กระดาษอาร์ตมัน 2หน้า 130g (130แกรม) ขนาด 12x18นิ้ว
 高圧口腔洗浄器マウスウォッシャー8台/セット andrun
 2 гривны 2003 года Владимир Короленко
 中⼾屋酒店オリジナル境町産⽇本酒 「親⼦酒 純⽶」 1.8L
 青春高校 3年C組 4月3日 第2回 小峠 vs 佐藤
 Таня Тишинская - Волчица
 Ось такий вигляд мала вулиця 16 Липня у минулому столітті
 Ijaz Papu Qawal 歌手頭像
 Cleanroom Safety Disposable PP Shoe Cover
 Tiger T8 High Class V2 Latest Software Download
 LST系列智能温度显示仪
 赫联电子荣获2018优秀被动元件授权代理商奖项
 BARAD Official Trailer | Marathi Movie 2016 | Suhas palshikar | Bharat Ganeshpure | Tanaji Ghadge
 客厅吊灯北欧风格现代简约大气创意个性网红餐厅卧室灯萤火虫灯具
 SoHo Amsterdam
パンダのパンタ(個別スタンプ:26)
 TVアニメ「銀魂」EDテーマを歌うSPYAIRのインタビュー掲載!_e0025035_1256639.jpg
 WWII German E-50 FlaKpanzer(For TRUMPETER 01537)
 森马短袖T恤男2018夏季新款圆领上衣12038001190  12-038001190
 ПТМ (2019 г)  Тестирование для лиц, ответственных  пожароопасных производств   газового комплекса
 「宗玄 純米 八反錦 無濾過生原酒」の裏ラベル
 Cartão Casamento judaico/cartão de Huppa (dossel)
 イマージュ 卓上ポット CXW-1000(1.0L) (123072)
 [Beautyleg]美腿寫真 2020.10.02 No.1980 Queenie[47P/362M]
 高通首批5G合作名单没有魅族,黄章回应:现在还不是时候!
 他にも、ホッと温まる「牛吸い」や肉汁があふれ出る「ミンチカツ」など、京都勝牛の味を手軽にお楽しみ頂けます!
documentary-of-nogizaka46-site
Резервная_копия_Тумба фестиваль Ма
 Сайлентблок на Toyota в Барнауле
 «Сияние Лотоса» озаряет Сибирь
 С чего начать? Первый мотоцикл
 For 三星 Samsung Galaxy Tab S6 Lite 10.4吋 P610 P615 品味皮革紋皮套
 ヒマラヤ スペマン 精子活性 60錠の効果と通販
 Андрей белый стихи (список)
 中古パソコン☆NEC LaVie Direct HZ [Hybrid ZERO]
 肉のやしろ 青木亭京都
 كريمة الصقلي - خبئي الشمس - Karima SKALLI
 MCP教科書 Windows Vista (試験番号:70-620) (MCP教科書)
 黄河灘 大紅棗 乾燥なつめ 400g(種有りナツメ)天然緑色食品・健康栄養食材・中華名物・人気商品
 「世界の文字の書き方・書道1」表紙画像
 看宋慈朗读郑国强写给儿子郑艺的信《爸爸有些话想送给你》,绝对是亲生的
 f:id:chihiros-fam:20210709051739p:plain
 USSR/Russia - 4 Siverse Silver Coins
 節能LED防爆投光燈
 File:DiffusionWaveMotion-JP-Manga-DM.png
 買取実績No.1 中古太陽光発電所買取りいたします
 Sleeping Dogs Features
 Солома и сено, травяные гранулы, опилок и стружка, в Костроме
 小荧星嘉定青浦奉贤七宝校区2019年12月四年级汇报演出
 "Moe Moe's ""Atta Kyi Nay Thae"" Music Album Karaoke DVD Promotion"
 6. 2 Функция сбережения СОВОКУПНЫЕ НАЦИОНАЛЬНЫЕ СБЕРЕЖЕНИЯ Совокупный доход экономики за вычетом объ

=-=-=-=-=

WHAT THE TASK REQUIRES ▸ Give the lines from the one containing "TVアニメ「銀魂」EDテーマ" through the end of the entries again, exactly as written and with no other lines.

PROBLEM SOLUTION ▸
 TVアニメ「銀魂」EDテーマを歌うSPYAIRのインタビュー掲載!_e0025035_1256639.jpg
 WWII German E-50 FlaKpanzer(For TRUMPETER 01537)
 森马短袖T恤男2018夏季新款圆领上衣12038001190  12-038001190
 ПТМ (2019 г)  Тестирование для лиц, ответственных  пожароопасных производств   газового комплекса
 「宗玄 純米 八反錦 無濾過生原酒」の裏ラベル
 Cartão Casamento judaico/cartão de Huppa (dossel)
 イマージュ 卓上ポット CXW-1000(1.0L) (123072)
 [Beautyleg]美腿寫真 2020.10.02 No.1980 Queenie[47P/362M]
 高通首批5G合作名单没有魅族,黄章回应:现在还不是时候!
 他にも、ホッと温まる「牛吸い」や肉汁があふれ出る「ミンチカツ」など、京都勝牛の味を手軽にお楽しみ頂けます!
documentary-of-nogizaka46-site
Резервная_копия_Тумба фестиваль Ма
 Сайлентблок на Toyota в Барнауле
 «Сияние Лотоса» озаряет Сибирь
 С чего начать? Первый мотоцикл
 For 三星 Samsung Galaxy Tab S6 Lite 10.4吋 P610 P615 品味皮革紋皮套
 ヒマラヤ スペマン 精子活性 60錠の効果と通販
 Андрей белый стихи (список)
 中古パソコン☆NEC LaVie Direct HZ [Hybrid ZERO]
 肉のやしろ 青木亭京都
 كريمة الصقلي - خبئي الشمس - Karima SKALLI
 MCP教科書 Windows Vista (試験番号:70-620) (MCP教科書)
 黄河灘 大紅棗 乾燥なつめ 400g(種有りナツメ)天然緑色食品・健康栄養食材・中華名物・人気商品
 「世界の文字の書き方・書道1」表紙画像
 看宋慈朗读郑国强写给儿子郑艺的信《爸爸有些话想送给你》,绝对是亲生的
 f:id:chihiros-fam:20210709051739p:plain
 USSR/Russia - 4 Siverse Silver Coins
 節能LED防爆投光燈
 File:DiffusionWaveMotion-JP-Manga-DM.png
 買取実績No.1 中古太陽光発電所買取りいたします
 Sleeping Dogs Features
 Солома и сено, травяные гранулы, опилок и стружка, в Костроме
 小荧星嘉定青浦奉贤七宝校区2019年12月四年级汇报演出
 "Moe Moe's ""Atta Kyi Nay Thae"" Music Album Karaoke DVD Promotion"
 6. 2 Функция сбережения СОВОКУПНЫЕ НАЦИОНАЛЬНЫЕ СБЕРЕЖЕНИЯ Совокупный доход экономики за вычетом объ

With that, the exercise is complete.